(Image-caption web data)
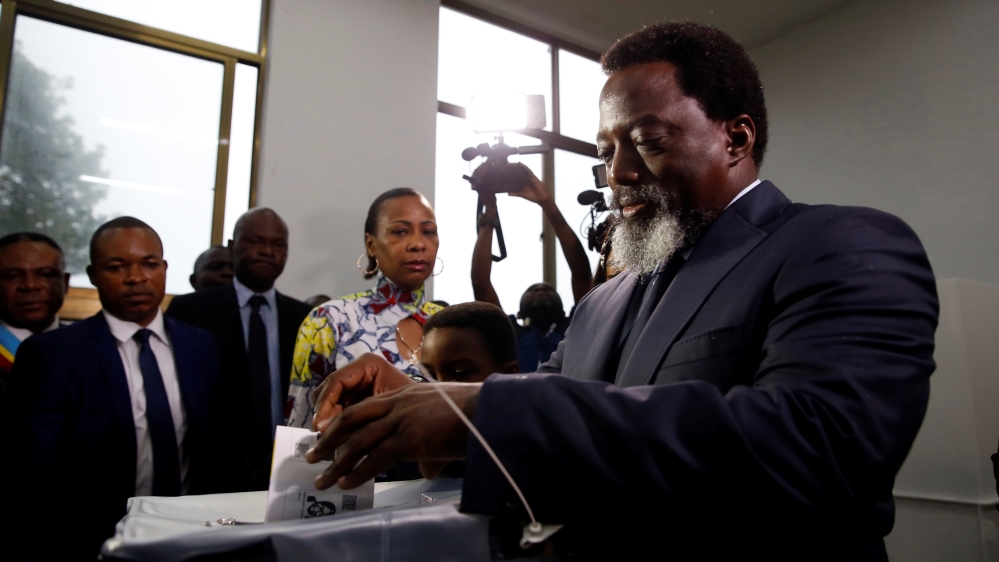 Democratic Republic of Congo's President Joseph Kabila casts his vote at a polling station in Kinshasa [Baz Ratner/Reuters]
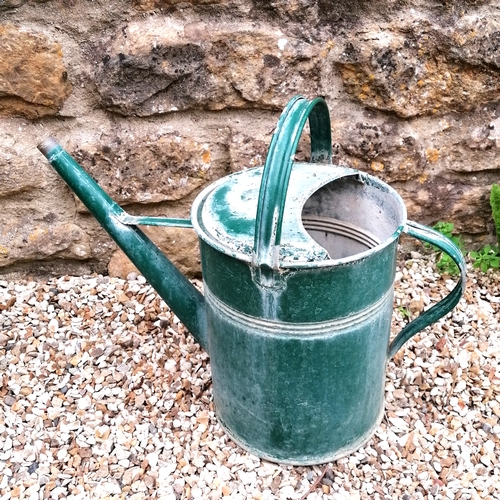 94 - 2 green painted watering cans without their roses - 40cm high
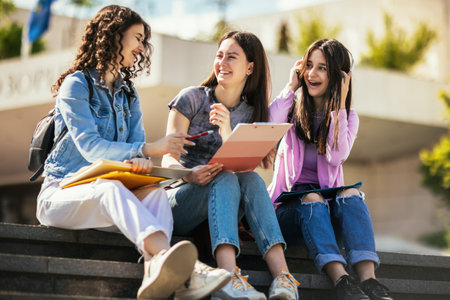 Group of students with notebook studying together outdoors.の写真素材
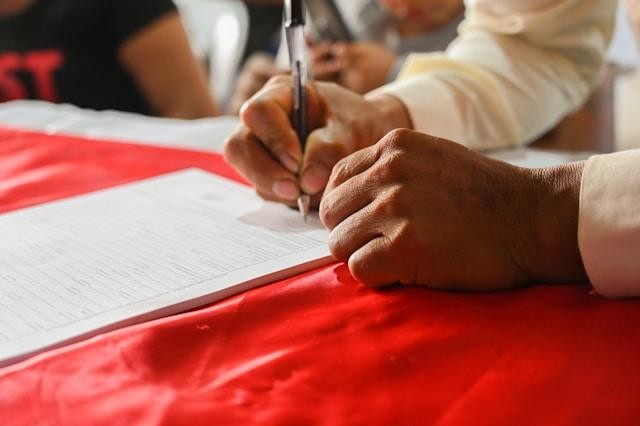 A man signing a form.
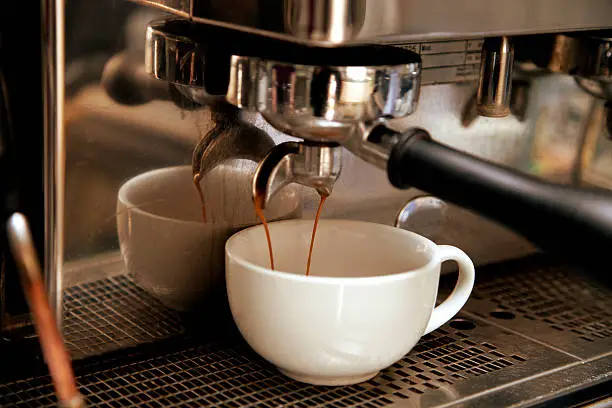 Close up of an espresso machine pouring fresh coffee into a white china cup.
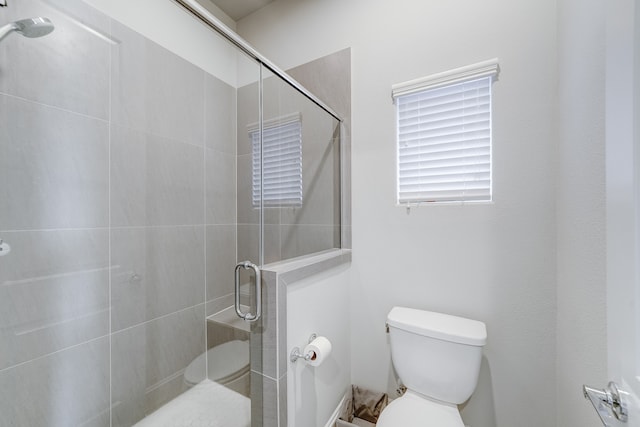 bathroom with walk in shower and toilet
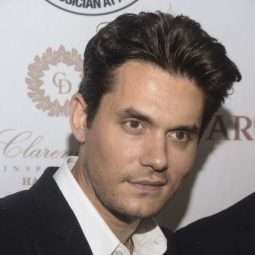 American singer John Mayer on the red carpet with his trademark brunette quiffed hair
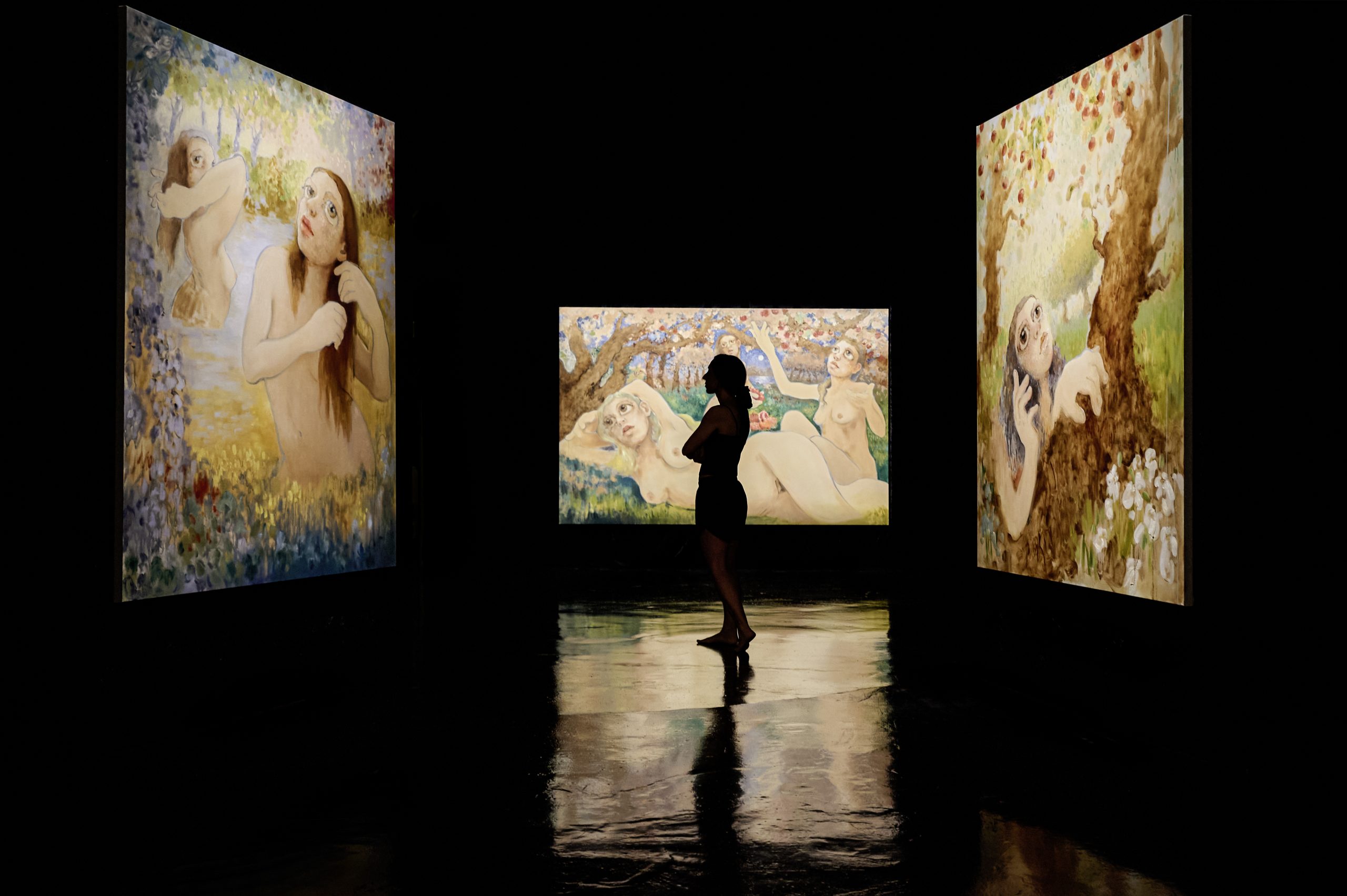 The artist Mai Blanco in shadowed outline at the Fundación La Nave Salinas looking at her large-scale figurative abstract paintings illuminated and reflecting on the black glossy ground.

**What you are asked to do:** Lines from the one that contains "American singer John" through the last line of the data above are to be extracted exactly, with no pictures and no other lines.

**Answer section:**
 American singer John Mayer on the red carpet with his trademark brunette quiffed hair
 The artist Mai Blanco in shadowed outline at the Fundación La Nave Salinas looking at her large-scale figurative abstract paintings illuminated and reflecting on the black glossy ground.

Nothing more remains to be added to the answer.